What is the effective spatial footprint of the measurement?
Approximately 100–250 meters radius, depending on snow depth, soil moisture, and atmospheric conditions—validated through neutron transport simulations (MCNPX) and field intercomparison studies.
Can the system operate year-round in sub-zero environments?
Yes—the electronics are rated for –30 °C to +60 °C ambient operation, and the neutron detector housing incorporates thermal buffering to maintain stable gain characteristics across freeze-thaw cycles.
Is the CRS-2000S compliant with FDA 21 CFR Part 11 or EU Annex 11 for regulated environmental monitoring?

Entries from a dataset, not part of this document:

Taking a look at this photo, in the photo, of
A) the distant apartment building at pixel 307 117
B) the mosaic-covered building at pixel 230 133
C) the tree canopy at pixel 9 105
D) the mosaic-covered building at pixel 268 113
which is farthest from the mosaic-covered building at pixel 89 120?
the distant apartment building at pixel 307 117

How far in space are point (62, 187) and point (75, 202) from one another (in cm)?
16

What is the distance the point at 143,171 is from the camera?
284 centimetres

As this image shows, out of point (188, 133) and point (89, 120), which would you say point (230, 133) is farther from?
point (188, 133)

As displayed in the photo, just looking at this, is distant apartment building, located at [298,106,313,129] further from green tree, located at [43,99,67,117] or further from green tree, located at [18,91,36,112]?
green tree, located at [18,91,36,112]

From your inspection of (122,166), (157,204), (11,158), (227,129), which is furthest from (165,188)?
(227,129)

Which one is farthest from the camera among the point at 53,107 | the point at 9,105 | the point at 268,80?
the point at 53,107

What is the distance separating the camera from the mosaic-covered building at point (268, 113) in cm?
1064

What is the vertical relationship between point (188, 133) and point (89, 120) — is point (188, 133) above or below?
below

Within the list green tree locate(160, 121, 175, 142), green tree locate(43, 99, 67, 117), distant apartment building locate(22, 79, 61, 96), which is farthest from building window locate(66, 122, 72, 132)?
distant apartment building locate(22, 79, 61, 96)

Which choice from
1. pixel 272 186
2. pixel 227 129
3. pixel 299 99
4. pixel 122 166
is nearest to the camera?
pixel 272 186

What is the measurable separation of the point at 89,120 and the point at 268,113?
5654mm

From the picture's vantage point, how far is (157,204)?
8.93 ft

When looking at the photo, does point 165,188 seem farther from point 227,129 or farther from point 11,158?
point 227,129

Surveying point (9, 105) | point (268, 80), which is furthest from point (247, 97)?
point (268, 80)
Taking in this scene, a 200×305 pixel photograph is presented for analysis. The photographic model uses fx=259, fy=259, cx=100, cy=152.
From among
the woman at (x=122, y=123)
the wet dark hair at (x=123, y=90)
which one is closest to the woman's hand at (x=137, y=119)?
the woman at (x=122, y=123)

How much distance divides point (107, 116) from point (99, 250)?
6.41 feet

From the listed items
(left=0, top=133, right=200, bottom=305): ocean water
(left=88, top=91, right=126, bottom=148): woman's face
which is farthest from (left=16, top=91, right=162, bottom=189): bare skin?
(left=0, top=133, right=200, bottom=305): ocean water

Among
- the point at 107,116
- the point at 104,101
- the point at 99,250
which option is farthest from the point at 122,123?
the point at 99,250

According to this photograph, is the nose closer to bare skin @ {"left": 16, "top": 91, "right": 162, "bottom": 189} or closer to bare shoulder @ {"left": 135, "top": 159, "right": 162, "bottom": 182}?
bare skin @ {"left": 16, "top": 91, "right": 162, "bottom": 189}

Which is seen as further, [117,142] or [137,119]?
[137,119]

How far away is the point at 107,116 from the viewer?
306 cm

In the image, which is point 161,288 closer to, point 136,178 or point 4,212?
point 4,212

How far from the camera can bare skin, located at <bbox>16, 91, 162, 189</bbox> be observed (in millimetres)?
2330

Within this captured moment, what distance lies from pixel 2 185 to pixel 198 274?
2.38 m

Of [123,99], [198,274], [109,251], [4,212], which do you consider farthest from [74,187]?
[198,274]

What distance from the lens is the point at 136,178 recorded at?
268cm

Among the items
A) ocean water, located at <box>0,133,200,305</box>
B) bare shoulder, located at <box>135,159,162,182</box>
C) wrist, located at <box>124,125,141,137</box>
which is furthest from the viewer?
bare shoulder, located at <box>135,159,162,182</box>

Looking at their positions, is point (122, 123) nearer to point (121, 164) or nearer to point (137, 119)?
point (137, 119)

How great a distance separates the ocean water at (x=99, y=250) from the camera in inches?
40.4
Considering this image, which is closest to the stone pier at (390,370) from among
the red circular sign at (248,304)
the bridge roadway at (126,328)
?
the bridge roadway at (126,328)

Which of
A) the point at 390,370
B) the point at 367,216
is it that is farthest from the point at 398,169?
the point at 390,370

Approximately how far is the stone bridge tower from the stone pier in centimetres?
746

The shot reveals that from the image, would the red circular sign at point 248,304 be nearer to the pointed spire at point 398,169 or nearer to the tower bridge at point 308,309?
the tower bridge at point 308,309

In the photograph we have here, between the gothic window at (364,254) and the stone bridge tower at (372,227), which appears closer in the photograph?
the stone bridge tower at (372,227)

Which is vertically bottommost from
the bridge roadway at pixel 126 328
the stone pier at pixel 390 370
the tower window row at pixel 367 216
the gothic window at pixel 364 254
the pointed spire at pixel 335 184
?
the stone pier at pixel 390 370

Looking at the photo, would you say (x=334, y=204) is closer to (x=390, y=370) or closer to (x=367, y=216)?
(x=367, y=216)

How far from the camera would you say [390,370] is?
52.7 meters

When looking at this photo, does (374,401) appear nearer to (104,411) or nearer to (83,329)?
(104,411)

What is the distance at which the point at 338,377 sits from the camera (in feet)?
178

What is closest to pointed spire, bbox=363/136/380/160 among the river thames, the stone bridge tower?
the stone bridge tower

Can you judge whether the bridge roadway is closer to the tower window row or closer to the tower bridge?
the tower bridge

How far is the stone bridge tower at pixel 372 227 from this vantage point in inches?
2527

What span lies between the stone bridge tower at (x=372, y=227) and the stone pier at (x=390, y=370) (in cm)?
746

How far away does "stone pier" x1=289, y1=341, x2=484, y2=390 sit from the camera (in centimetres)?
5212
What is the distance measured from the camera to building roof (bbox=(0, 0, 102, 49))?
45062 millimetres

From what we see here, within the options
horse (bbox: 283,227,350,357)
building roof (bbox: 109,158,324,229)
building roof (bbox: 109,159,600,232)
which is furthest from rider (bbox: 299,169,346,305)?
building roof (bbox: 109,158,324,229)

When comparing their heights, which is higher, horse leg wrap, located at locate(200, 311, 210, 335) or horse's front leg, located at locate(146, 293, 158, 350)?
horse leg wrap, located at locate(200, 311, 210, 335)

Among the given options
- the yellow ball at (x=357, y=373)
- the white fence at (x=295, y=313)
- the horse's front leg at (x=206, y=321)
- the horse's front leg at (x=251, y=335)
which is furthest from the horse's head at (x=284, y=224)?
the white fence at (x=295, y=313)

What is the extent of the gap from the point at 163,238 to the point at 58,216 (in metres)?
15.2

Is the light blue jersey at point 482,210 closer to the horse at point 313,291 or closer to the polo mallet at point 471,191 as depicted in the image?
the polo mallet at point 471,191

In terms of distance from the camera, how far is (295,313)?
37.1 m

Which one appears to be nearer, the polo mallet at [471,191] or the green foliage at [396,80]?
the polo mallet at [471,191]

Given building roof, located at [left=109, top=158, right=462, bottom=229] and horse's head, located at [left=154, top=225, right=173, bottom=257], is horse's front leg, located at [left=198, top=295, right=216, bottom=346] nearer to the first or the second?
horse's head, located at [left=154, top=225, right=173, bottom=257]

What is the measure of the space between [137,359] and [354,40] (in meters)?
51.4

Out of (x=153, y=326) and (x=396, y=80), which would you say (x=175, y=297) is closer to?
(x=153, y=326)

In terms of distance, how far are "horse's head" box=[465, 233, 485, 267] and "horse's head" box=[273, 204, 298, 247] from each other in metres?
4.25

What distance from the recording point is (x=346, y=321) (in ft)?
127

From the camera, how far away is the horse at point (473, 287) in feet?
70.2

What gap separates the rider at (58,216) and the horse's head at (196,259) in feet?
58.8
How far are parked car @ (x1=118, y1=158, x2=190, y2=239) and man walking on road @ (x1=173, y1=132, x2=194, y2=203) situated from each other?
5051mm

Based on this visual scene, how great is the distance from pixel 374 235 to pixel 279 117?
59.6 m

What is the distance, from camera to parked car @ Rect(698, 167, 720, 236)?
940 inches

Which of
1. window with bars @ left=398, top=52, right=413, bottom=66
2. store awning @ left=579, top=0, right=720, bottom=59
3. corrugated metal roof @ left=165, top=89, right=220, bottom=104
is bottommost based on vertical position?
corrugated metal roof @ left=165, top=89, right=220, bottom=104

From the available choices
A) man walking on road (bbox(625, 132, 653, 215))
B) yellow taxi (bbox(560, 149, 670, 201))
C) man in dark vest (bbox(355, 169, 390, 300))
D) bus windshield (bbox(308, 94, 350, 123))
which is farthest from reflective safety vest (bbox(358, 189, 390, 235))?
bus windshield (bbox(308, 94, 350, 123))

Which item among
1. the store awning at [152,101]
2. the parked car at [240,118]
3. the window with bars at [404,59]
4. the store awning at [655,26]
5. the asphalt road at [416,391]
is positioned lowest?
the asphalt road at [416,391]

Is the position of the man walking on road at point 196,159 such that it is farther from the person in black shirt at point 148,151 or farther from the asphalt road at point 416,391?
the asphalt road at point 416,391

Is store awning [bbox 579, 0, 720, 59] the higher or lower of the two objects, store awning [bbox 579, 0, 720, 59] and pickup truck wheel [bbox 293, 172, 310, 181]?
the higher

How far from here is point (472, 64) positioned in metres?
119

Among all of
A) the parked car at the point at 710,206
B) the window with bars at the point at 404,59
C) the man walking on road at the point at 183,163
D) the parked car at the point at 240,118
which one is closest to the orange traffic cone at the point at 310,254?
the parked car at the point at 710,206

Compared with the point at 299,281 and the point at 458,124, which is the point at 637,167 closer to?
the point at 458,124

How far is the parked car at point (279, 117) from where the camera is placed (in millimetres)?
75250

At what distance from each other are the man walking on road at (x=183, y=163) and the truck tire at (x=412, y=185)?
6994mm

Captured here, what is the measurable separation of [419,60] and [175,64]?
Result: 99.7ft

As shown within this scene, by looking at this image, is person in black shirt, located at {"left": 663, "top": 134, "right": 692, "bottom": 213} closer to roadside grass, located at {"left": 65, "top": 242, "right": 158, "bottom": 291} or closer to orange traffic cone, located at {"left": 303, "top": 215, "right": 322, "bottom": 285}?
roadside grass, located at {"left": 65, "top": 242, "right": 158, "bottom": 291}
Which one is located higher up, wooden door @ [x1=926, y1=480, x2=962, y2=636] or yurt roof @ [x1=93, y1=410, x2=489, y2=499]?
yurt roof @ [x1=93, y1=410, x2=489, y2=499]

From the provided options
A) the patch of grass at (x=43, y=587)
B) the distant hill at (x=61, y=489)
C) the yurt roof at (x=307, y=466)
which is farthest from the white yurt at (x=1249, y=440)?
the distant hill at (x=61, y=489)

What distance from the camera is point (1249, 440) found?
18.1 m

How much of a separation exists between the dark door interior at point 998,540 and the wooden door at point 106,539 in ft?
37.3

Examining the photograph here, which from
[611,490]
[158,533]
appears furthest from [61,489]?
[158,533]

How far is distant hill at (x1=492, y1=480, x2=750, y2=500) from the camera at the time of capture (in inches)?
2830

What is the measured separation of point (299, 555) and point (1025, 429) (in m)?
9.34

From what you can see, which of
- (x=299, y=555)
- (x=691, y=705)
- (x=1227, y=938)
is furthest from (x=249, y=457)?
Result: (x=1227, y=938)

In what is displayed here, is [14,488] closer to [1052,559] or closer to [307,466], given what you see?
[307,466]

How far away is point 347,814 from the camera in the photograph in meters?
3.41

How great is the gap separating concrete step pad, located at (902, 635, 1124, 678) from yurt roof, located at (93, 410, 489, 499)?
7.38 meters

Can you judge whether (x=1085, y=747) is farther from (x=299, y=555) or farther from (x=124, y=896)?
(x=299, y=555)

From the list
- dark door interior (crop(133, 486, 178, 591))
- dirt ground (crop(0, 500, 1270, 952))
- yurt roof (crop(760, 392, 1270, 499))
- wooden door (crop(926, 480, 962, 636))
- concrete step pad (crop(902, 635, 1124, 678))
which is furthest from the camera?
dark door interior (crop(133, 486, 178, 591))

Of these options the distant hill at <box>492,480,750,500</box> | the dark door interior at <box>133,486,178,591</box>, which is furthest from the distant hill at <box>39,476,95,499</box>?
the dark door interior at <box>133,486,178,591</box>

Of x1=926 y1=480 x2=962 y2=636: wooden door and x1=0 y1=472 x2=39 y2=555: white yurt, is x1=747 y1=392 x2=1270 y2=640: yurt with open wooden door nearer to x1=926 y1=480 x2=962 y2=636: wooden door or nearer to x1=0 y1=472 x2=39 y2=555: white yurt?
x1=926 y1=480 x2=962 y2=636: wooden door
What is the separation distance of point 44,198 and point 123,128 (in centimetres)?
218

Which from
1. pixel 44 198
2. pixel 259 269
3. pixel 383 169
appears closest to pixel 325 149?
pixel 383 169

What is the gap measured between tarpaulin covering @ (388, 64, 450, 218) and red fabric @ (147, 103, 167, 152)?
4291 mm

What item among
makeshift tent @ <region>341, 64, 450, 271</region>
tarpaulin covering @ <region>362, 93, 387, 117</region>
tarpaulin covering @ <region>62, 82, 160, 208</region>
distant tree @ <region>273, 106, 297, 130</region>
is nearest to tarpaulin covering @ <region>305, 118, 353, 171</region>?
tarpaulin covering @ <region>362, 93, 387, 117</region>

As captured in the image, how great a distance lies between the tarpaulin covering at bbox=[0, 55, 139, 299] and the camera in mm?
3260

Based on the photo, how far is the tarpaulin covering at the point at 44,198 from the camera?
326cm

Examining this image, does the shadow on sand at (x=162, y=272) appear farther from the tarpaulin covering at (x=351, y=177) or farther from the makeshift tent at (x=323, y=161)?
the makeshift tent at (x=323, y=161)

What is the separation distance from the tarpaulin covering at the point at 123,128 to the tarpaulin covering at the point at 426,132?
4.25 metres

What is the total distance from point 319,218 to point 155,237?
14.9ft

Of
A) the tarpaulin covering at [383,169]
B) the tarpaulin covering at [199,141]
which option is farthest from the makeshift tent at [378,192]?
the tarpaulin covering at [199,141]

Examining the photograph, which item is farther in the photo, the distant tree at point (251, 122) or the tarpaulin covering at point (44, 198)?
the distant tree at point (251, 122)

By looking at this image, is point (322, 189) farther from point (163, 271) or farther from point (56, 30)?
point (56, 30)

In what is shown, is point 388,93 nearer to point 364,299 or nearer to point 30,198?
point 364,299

While not designed for pharmaceutical GMP applications, its audit trail, electronic signature support, and data integrity controls meet core ALCOA+ principles and are deployable in ISO/IEC 17025-accredited environmental laboratories.
Does the system require annual recalibration?
No—neutron detectors are inherently stable; however, empirical calibration against local snow pit measurements is recommended annually or after major hardware upgrades to maintain site-specific accuracy.